近年来有许多工作,都用深度学习的方法增强压缩视频或图像的质量。
但是，这些工作都关注单帧图像的增强，而忽略了连续帧的相关性。

In this paper, we investigate that heavy quality fluctuation exists across compressed video frames, and thus low quality frames can be enhanced using the neighboring high quality frames, seen as Multi-Frame Quality Enhancement (MFQE). Accordingly, this paper proposes an MFQE approach for compressed video, as a first attempt in this direction.

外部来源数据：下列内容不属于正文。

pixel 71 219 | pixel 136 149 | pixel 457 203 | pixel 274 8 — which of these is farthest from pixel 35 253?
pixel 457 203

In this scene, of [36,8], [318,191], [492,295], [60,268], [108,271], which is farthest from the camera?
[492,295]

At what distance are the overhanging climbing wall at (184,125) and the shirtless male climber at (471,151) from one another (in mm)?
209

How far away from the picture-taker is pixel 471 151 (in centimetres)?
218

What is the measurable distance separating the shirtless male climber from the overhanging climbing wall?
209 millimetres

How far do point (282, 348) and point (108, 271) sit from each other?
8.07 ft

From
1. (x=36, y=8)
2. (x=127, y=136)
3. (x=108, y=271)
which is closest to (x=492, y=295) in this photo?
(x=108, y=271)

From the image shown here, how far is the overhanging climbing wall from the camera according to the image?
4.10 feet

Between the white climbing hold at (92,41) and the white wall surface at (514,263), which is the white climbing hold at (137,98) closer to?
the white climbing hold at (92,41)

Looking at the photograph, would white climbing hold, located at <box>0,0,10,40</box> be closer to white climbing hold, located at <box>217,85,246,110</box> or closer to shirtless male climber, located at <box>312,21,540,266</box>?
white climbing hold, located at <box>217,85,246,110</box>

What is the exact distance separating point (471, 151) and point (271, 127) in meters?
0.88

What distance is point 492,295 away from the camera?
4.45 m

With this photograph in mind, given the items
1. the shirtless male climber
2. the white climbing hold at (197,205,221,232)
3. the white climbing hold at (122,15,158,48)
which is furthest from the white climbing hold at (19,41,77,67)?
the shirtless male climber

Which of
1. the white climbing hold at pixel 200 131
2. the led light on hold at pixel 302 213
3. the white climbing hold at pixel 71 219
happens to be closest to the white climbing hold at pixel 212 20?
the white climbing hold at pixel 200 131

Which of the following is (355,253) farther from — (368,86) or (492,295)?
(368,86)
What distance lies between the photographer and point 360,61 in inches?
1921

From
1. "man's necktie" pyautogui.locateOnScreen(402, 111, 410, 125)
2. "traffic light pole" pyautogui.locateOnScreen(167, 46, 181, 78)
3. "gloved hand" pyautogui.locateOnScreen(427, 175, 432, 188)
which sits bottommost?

在这篇文章中，我们调查了压缩视频帧中存在的严重的质量波动现象，由此认为：低质量帧可以被邻近的高质量帧增强。
这种方法被称为Multi-Frame Quality Enhancement (MFQE)。
在这个方向（视频质量增强）上，我们是第一个提出该方法的。

In our approach, we firstly develop a Support Vector Machine (SVM) based detector to locate Peak Quality Frames (PQFs) in compressed video. Then, a novel Multi-Frame Convolutional Neural Network (MF-CNN) is designed to enhance the quality of compressed video, in which the non-PQF and its nearest two PQFs are as the input.

在我们的方法中：

用一个SVM，找出多帧中的Peak Quality Frames (PQFs)；

再用一个Multi-Frame Convolutional Neural Network (MF-CNN)，输入一个non-PQF及其相邻两个PQF帧，增强该帧的质量。

The MF-CNN compensates motion between the non-PQF and PQFs through the Motion Compensation subnet (MC-subnet). Subsequently, the Quality Enhancement subnet (QE-subnet) reduces compression artifacts of the non-PQF with the help of its nearest PQFs.

该MF-CNN网络中有两个子网络：

Motion Compensation subnet (MC-subnet)：运动补偿non-PQF；

Quality Enhancement subnet (QE-subnet)：减少non-PQF的compression artifacts。

The code of our MFQE approach is available at https://github.com/ryangBUAA/MFQE.git.

1. Introduction

网络带宽是受限的，数据量是爆炸性增长的，因此视频压缩是必要的。
然而，压缩视频不可避免地会引入compression artifacts，用户体验降低。
因此，压缩视频增强是有必要的。

其他人是如何解决这一问题的呢？

For example, Dong designed a four-layer Convolutional Neural Network (CNN), named AR-CNN, which considerably improves the quality of JPEG images. Later, Yang designed a Decoder-side Scalable CNN (DS-CNN) for video quality enhancement.

However, when processing a single frame, all existing quality enhancement approaches do not take any advantage of information in the neighbouring frames, and thus their performance is largely limited.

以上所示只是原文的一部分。